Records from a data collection

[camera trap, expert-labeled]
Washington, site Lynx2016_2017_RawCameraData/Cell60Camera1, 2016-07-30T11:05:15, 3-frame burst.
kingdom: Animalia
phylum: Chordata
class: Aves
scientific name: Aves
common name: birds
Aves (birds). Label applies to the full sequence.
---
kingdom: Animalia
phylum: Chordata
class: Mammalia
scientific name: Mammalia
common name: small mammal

Your objective: Each record, from first to last, should be returned verbatim.

Answer section:
[camera trap, expert-labeled]
Washington, site Lynx2016_2017_RawCameraData/Cell60Camera1, 2016-07-30T11:05:15, 3-frame burst.
kingdom: Animalia
phylum: Chordata
class: Aves
scientific name: Aves
common name: birds
Aves (birds). Label applies to the full sequence.
---
kingdom: Animalia
phylum: Chordata
class: Mammalia
scientific name: Mammalia
common name: small mammal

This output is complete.